The generating cause of these movements was always an obscure amalgam of horror of corruption, of desire to imitate the heroic expiations of the great penitents, of apocalyptic vision, of despair at the prevailing corruption in Church and State. All these things are smouldering in the minds of the much-tried populace of Central Europe. It needed but a sufficient occasion, such as the accumulated tyranny of some petty ruler, the horror of a great plague, or the ardent preaching of some saintly ascetic, to set the whole of Christendom in a blaze. Like fire the impulse ran through the people, and like fire it died down, only to break out here and there anew. At the beginning of each outbreak, the effects were generally good. Enemies were reconciled, debts were paid, prisoners were released, ill-gotten goods were restored. But it was the merest revivalism, and, as always, the reaction was worse than the former stagnation. Sometimes the movement was more than suspected of being abused for political ends, more often it exemplified the fatal tendency of emotional pietism to degenerate into heresy. The Flagellant movement was but one of the manias that afflicted the end of the Middle Ages.
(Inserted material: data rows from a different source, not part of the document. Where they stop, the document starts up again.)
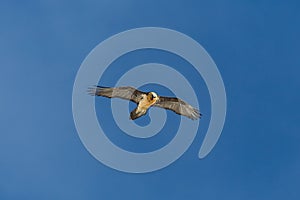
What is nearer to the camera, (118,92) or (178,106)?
(118,92)

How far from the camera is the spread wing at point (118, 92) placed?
26516 mm

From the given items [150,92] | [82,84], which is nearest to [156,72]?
[150,92]

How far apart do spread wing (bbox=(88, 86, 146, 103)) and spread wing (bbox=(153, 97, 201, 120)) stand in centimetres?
92

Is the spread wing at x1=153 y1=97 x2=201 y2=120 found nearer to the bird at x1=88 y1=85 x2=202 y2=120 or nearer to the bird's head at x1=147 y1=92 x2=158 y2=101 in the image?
the bird at x1=88 y1=85 x2=202 y2=120

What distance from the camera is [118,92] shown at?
2666 centimetres

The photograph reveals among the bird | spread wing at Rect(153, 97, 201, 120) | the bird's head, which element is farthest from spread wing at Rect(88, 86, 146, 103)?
spread wing at Rect(153, 97, 201, 120)

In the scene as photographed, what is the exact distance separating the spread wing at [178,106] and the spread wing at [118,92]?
92 centimetres

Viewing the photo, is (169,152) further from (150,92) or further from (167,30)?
(167,30)

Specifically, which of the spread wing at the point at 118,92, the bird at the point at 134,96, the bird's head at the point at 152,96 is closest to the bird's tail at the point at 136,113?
the bird at the point at 134,96

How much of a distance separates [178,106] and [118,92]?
7.72 ft

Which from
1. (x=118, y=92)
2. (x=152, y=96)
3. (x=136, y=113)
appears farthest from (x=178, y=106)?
(x=118, y=92)

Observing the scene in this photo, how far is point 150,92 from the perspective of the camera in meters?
26.8

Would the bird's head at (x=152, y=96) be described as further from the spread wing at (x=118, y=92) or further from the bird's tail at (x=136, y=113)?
the bird's tail at (x=136, y=113)

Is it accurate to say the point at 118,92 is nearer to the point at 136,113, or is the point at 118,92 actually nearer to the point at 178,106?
the point at 136,113
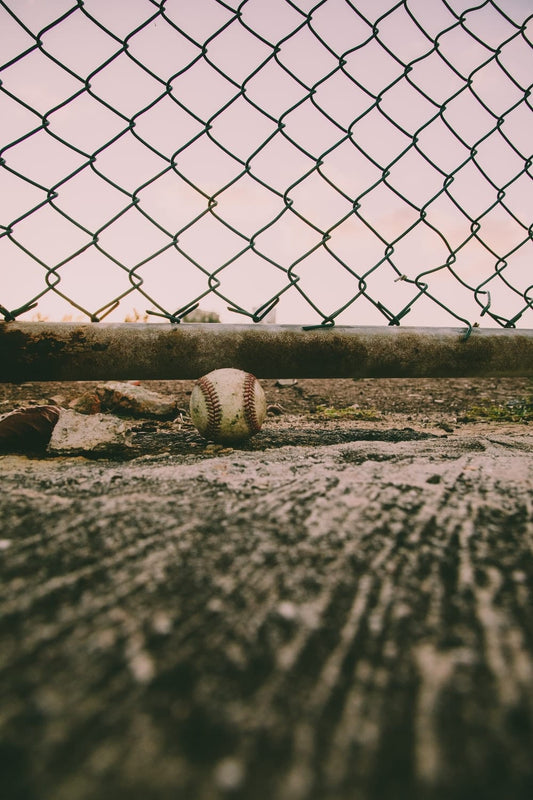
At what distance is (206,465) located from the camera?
1257mm

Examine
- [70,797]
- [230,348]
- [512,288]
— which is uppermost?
[512,288]

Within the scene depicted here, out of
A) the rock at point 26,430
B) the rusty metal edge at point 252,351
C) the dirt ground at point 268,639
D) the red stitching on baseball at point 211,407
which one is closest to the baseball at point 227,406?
the red stitching on baseball at point 211,407

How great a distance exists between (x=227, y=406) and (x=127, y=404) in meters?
0.99

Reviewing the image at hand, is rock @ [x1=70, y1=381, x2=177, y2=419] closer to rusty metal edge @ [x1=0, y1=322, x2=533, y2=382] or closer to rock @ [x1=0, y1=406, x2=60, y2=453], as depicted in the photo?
rock @ [x1=0, y1=406, x2=60, y2=453]

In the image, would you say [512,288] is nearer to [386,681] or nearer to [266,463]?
[266,463]

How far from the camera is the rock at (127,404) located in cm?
258

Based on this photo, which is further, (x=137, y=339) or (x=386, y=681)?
(x=137, y=339)

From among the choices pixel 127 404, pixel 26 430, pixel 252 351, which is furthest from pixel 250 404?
pixel 127 404

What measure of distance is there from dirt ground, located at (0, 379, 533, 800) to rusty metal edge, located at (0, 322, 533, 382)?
0.52 meters

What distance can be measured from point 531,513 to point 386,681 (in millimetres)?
517

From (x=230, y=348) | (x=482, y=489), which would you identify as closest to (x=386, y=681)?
(x=482, y=489)

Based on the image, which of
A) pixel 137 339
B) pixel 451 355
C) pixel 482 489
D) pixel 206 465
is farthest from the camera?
pixel 451 355

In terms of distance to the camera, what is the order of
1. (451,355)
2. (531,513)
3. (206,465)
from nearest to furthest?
(531,513), (206,465), (451,355)

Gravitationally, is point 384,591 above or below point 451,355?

The Inquisition was active against any revival of the movement in the 15th century, but action against the flagellants was often taken by the local princes. In 1414, 80–90 followers of Konrad Schmid were burned in Thuringia, in Germany, even though they had recanted. Three hundred were burnt in one day in 1416, also in Thuringia. Other trials where the accused were condemned as Flagellants were recorded as late as the 1480s. The practice of flagellation within the bounds of the Catholic Church continued as an accepted form of penance. Rulers like Catherine de' Medici and France's King Henry III supported Flagellants but Henry IV banned them. Flagellant orders like Hermanos Penitentes (Spanish, 'Penitential Brothers') also appeared in colonial Spanish America, even against the specific orders of Church authorities.